#### [Text segment]
In 2015, Mohammad Youssef Abdulazeez, a naturalized American citizen born in Kuwait, died in a pitched gun battle with police after he killed four U.S. Marines in attacks on military recruiting facilities in Chattanooga, Tennessee.

In 2001, Richard Colvin Reid, the Shoe Bomber, tried to detonate explosives he had packed in his shoe while on a flight from Paris to Miami. The career criminal converted to Islam while serving a stint in prison as a younger man. He was born in Britain to a British mother and a Jamaica-born father.

In 2016, machete-wielding Mohamed Barry from Guinea went on a rampage in a Christian-owned Middle Eastern deli in Columbus, Ohio. The self-radicalized Muslim terrorist injured four people. Then there was a car chase. Then, police killed him.

The United States itself has created a very large number of Muslim terrorists — lagging just behind Saudi Arabia for second place.

In 2009, Army Major Nidal Malik Hasan opened fire in an attack at Fort Hood in Killeen, Texas. Hasan, an Army Medical Corps psychiatrist, killed 13 people. He was born in Arlington County, Virginia to parents who had immigrated to the U.S. from the Palestinian territories. The U.S. government has steadfastly refused to call Hasan’s militant slaughter a terrorist attack.

Also in 2009, Abdulhakim Mujahid Muhammad, a black Muslim convert born in Memphis as Carlos Leon Bledsoe, killed one soldier and injured another in a drive-by shooting targeting a U.S. military recruiting office in Little Rock, Arkansas. Muhammad had worked as an English teacher for 16 months in Yemen.

In 2014, a Zale H. Thompson, an American-born recent convert to Islam who enjoyed visiting terror-promoting websites such as al-Shabaab and ISIS, attacked four New York City police officers with an 18-inch metal hatchet. Two officers were seriously injured in the hatchet attack. A female bystander was inadvertently shot before police killed Thompson.

In 2014, a Muslim man named Ismaaiyl Brinsley brutally murdered two New York City police officers, apparently out of revenge for the deaths of Eric Garner and Michael Brown at the hands of police. The Brooklyn-born Brinsley eventually shot himself to death on a subway platform. His abandoned YouTube channel contained a video showing him heading to pray at Brooklyn’s Masjid At Taqwa, a mosque that has been linked to terrorist activity.

In 2015, Elton Simpson, a dental office employee born in Illinois, and Nadir Hamid Soofi, a failing businessman born in Texas (and partially raised in Pakistan), shot a security guard outside of the first inaugural “Draw the Prophet” contest at an event center in Garland, Texas. A third man, Abdul Malik Abdul Kareem, who was born Decarus Lowell Thomas in Philadelphia, allegedly supplied the attackers with a large cache of weapons which they were unable to use.

#### [Data provided]

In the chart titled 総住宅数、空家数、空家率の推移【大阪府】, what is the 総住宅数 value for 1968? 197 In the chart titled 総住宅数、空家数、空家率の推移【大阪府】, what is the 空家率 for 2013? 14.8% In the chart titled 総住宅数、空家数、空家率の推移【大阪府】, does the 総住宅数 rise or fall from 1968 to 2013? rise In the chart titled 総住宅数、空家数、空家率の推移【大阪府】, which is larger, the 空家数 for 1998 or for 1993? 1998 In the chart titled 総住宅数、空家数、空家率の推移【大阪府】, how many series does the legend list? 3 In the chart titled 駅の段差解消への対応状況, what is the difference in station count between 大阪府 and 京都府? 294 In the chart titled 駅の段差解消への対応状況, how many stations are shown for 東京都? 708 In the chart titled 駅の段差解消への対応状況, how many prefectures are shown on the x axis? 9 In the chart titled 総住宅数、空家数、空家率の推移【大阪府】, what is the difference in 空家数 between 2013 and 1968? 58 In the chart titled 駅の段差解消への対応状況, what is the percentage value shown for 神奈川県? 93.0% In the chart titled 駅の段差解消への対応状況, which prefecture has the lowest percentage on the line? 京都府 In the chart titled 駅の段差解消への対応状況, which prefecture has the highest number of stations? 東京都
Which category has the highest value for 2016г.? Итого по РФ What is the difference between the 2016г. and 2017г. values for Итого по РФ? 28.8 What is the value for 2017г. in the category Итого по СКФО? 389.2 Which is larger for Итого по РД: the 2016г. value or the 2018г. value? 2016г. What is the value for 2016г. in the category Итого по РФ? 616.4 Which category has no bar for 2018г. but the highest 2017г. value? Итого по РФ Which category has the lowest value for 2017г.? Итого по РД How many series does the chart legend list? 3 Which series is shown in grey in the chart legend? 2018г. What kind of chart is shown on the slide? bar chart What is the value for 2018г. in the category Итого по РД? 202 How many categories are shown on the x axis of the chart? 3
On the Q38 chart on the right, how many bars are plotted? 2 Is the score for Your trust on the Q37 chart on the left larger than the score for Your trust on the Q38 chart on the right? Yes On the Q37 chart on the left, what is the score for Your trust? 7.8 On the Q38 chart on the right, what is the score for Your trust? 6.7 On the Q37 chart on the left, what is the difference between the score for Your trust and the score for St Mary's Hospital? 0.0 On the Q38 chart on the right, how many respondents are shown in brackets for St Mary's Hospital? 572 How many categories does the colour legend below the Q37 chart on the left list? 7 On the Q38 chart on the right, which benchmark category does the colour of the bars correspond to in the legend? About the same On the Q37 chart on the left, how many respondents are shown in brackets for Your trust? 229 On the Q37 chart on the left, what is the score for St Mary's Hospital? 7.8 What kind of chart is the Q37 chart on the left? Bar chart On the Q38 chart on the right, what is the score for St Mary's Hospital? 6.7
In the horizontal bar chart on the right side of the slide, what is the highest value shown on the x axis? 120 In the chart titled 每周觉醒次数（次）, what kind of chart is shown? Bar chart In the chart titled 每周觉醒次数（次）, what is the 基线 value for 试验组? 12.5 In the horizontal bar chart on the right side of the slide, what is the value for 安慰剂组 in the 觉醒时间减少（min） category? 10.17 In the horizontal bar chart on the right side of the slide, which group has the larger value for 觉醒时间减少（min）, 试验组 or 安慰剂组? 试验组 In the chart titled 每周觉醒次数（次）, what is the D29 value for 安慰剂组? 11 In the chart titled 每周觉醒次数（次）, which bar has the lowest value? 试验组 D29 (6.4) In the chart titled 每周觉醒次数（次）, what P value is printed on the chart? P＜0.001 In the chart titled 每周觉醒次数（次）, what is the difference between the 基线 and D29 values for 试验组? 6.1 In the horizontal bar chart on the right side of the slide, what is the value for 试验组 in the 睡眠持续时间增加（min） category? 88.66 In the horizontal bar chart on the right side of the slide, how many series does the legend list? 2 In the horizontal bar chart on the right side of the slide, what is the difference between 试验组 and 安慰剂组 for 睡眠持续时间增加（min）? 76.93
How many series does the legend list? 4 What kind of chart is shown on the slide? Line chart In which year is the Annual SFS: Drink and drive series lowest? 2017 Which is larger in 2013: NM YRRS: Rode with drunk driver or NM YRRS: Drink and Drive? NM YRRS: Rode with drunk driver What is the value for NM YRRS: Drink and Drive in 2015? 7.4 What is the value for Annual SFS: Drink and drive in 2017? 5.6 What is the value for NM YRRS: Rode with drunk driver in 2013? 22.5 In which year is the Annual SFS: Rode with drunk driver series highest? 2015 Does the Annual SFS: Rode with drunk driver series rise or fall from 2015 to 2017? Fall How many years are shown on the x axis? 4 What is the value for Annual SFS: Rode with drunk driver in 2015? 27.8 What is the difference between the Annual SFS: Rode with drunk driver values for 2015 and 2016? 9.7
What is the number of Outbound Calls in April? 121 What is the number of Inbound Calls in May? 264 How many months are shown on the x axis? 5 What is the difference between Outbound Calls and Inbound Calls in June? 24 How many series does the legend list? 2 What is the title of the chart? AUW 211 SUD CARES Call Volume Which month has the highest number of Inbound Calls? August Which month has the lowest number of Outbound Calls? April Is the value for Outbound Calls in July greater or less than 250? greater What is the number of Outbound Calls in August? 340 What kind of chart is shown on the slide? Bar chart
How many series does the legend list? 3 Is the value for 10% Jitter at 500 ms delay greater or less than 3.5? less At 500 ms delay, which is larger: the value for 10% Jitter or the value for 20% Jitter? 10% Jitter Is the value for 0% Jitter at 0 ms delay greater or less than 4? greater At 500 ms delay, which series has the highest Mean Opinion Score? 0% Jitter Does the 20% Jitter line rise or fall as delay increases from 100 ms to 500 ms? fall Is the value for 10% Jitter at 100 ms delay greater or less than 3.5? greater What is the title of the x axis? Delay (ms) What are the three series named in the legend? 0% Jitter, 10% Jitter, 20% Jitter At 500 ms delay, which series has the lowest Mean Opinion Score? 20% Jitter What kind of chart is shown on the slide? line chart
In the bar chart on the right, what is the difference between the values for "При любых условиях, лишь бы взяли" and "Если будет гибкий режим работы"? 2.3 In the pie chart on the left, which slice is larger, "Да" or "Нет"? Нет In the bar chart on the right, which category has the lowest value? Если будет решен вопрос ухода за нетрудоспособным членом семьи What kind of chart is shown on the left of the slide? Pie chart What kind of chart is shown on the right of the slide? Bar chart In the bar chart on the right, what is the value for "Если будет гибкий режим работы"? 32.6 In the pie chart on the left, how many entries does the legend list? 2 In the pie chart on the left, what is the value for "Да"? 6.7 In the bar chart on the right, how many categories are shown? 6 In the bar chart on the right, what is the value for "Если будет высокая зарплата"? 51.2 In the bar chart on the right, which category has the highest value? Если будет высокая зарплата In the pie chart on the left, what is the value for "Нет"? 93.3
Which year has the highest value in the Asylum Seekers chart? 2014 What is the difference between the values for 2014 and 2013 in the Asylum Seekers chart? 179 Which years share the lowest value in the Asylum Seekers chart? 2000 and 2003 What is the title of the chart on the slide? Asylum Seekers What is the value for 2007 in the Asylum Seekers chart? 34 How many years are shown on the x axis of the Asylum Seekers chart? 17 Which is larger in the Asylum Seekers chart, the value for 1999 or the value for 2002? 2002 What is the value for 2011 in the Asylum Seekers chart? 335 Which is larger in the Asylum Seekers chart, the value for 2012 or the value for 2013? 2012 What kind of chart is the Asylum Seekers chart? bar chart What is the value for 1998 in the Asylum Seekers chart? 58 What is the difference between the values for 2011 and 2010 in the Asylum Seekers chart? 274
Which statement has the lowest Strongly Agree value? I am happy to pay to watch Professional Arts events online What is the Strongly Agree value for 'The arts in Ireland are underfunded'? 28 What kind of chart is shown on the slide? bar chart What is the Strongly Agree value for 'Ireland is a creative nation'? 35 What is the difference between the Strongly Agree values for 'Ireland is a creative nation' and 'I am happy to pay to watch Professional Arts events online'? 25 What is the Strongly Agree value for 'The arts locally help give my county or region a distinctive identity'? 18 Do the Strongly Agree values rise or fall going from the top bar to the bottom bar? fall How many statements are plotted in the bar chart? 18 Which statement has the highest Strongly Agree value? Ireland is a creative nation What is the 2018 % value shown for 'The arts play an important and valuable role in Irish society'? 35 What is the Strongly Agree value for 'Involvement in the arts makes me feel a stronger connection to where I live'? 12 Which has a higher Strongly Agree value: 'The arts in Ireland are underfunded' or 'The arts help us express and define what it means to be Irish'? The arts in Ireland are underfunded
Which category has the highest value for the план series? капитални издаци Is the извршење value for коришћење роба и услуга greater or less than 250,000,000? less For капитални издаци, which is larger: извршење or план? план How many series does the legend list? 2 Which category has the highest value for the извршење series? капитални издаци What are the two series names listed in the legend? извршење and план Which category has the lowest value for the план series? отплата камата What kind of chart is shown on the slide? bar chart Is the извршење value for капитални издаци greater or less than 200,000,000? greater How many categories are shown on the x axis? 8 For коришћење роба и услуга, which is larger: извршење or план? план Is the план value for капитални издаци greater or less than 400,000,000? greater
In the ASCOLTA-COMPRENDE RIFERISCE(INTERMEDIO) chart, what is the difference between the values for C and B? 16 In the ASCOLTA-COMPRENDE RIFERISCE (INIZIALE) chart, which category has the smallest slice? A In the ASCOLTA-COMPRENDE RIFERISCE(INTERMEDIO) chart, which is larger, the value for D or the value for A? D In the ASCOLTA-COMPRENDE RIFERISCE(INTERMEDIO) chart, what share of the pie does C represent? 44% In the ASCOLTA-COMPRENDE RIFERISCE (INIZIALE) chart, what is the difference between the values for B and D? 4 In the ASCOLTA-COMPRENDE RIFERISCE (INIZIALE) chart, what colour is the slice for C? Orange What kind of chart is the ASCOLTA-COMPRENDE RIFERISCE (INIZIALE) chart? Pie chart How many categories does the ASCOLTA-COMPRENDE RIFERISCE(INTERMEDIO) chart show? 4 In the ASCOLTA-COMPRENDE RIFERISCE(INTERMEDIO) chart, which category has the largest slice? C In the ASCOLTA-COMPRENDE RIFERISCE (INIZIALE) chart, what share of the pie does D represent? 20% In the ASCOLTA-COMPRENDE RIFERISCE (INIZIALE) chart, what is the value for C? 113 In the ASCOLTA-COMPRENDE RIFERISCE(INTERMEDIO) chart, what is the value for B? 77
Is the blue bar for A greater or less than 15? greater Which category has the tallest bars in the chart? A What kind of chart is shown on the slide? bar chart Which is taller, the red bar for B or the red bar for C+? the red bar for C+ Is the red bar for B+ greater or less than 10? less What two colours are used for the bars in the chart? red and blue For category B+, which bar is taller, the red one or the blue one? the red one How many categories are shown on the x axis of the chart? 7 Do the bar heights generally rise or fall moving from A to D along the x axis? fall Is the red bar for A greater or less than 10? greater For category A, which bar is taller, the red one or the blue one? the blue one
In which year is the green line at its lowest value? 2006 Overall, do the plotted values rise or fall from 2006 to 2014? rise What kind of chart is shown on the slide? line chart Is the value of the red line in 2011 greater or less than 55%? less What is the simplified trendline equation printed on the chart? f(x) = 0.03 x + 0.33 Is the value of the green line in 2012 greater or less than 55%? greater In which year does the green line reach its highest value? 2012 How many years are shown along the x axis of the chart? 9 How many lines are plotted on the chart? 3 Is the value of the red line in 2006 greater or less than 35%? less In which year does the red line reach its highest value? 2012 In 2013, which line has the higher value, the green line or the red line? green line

#### [Work instruction A]
In the account of attacks in the United States, rewrite the stretch from "The United States" through "months in Yemen.", swapping "psychiatrist" for "physician".
#### [Work instruction B]
Extend the account of attacks in the United States from the point where it stops.

#### [Exercise result A]
The United States itself has created a very large number of Muslim terrorists — lagging just behind Saudi Arabia for second place.

In 2009, Army Major Nidal Malik Hasan opened fire in an attack at Fort Hood in Killeen, Texas. Hasan, an Army Medical Corps physician, killed 13 people. He was born in Arlington County, Virginia to parents who had immigrated to the U.S. from the Palestinian territories. The U.S. government has steadfastly refused to call Hasan’s militant slaughter a terrorist attack.

Also in 2009, Abdulhakim Mujahid Muhammad, a black Muslim convert born in Memphis as Carlos Leon Bledsoe, killed one soldier and injured another in a drive-by shooting targeting a U.S. military recruiting office in Little Rock, Arkansas. Muhammad had worked as an English teacher for 16 months in Yemen.

#### [Exercise result B]
Omar Mateen, the Hillary Clinton-supporting Muslim terrorist who massacred 49 people inside a gay nightclub in Orlando in 2016, was born in New York to parents who had immigrated to the United States from Afghanistan.

In 2006, Naveed Afzal Haq, an American with parents from Pakistan who opened fire at the Jewish Federation of Greater Seattle building, killing one.

Esteban Santiago, the New Jersey-born man who killed five people at an airport terminal in Fort Lauderdale earlier this month, reportedly walked into the FBI field office in Anchorage, Alaska in November and told officials he was being forced to fight for ISIS. The FBI told a judge at a bond hearing that Santiago had killed on behalf of ISIS.

Some reports have suggested that Baton Rouge-born John Allen Muhammad was an admirer of al-Qaeda. He probably was. However, Muhammad and his protégé, Lee Boyd Malvo, seem to have been working largely toward their own personally bizarre ends.

Trump’s executive order, effective immediately, also bars Syrian refugees from the U.S. until their admission into the country is deemed “consistent with the national interest.”

The Department of Homeland Security will comply with court rulings, made after Trump’s order, which protect certain travelers from the seven targeted nations from deportation.

Trump’s order was initially interpreted to include green card holders, or permanent residents. White House chief of staff Reince Priebus walked this back Sunday and said that green card holders will be allowed to enter the U.S., before adding that immigration officials have “discretionary authority” to detain suspicious travelers.